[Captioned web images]
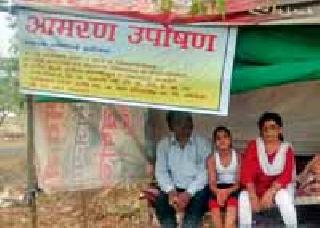 Daughter's fast for father's justice | वडिलांच्या न्यायासाठी मुलीचे उपोषण Daughter's fast for father's justice | वडिलांच्या न्यायासाठी मुलीचे उपोषण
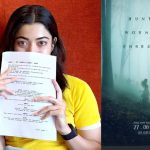 Rashmika Mandanna: ఇలా చేస్తే రష్మికను కలిసే ఛాన్స్.. చాలా సింపుల్!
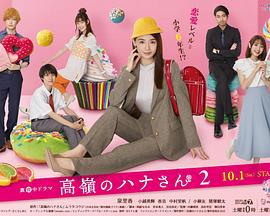 高岭之花2 高嶺のハナさん2 (2022)海报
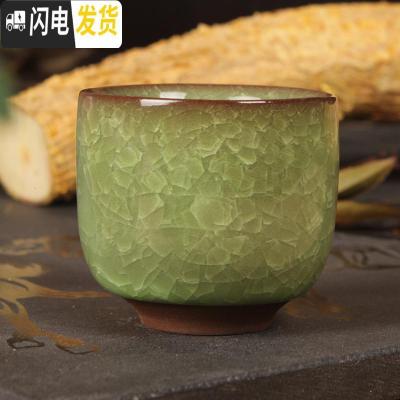 三维工匠大号(8个装)冰裂功夫茶杯陶瓷茶具酒杯单杯小茶碗紫砂鱼杯茶盏 大号苹果绿8个装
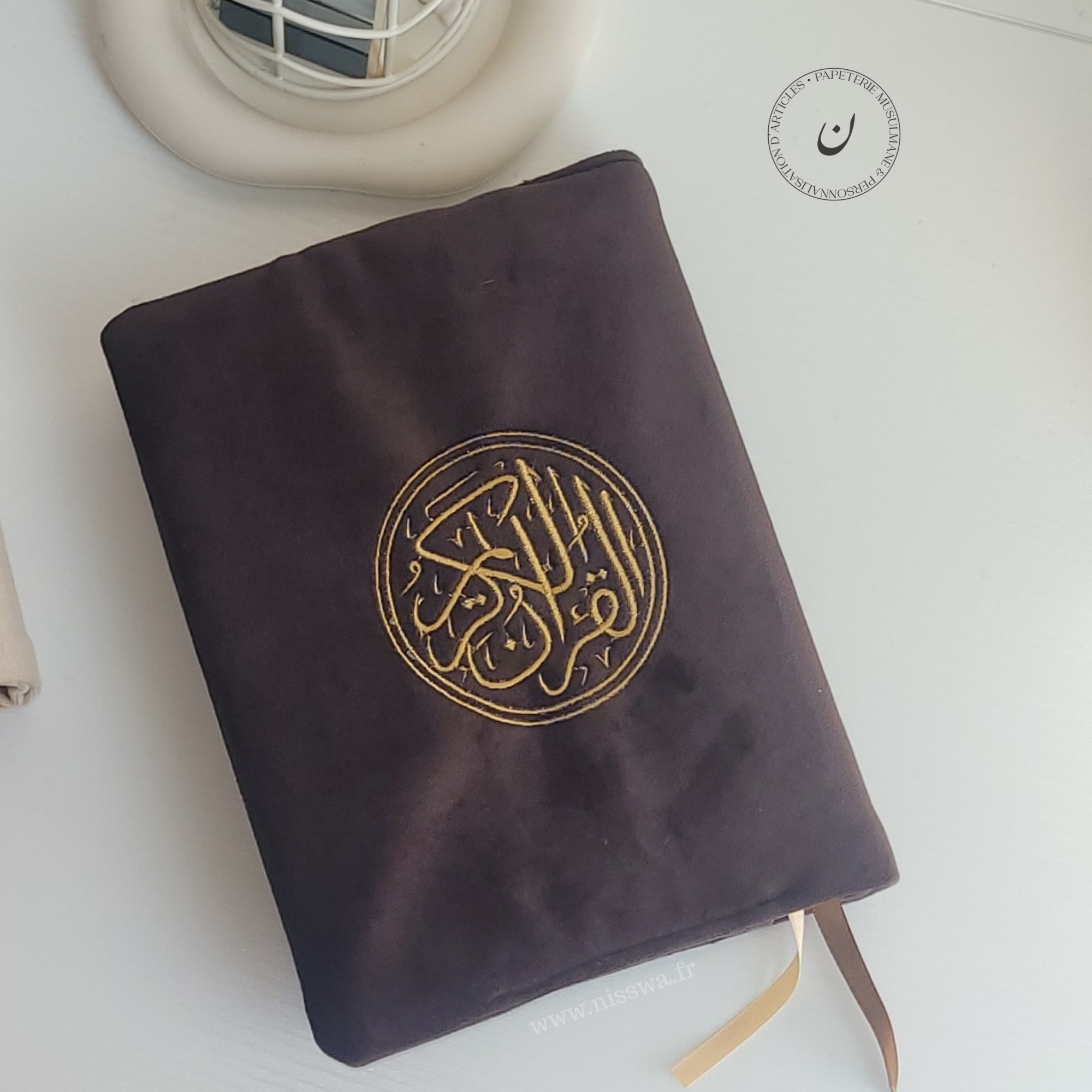 Couvre-Coran brodé "Al Qur'an al karim" Marron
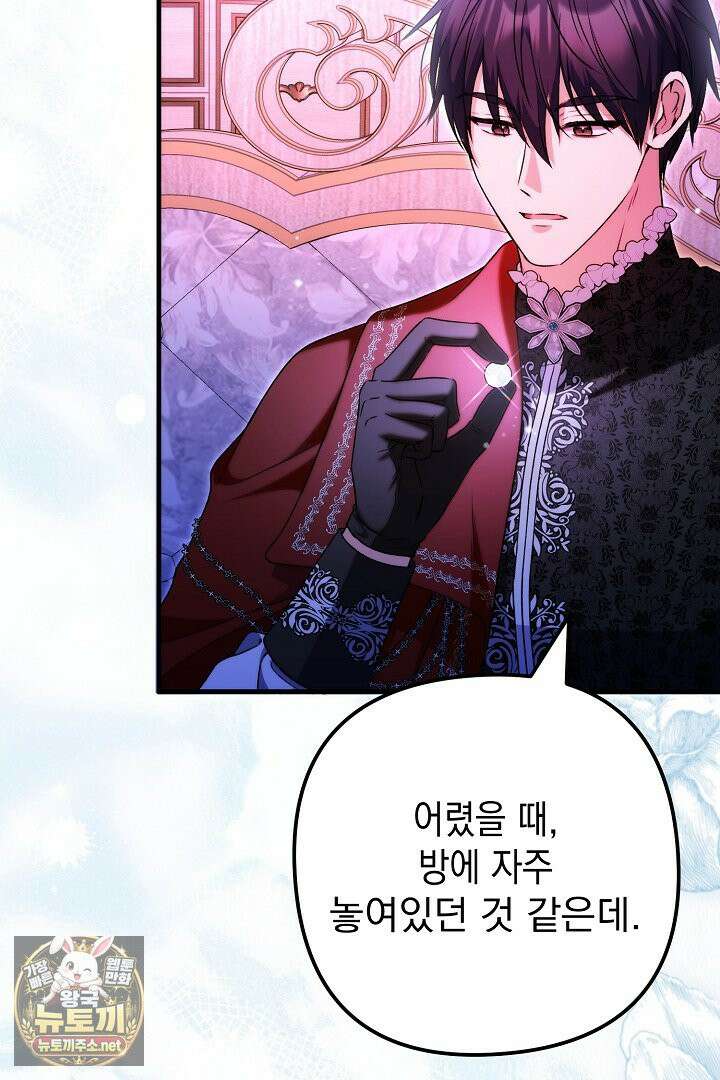 피폐물 속 폭군의 치료제가 되었습니다 63화 10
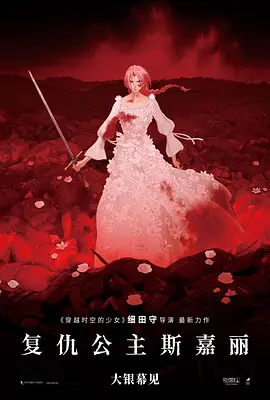 欧美日韩不卡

[What needs to be done]
Rewrite all the rows with "justice" changed to "rights" and everything else left as is. Leave the pictures out.

[Expected answer]
 Daughter's fast for father's rights | वडिलांच्या न्यायासाठी मुलीचे उपोषण Daughter's fast for father's rights | वडिलांच्या न्यायासाठी मुलीचे उपोषण
 Rashmika Mandanna: ఇలా చేస్తే రష్మికను కలిసే ఛాన్స్.. చాలా సింపుల్!
 高岭之花2 高嶺のハナさん2 (2022)海报
 三维工匠大号(8个装)冰裂功夫茶杯陶瓷茶具酒杯单杯小茶碗紫砂鱼杯茶盏 大号苹果绿8个装
 Couvre-Coran brodé "Al Qur'an al karim" Marron
 피폐물 속 폭군의 치료제가 되었습니다 63화 10
 欧美日韩不卡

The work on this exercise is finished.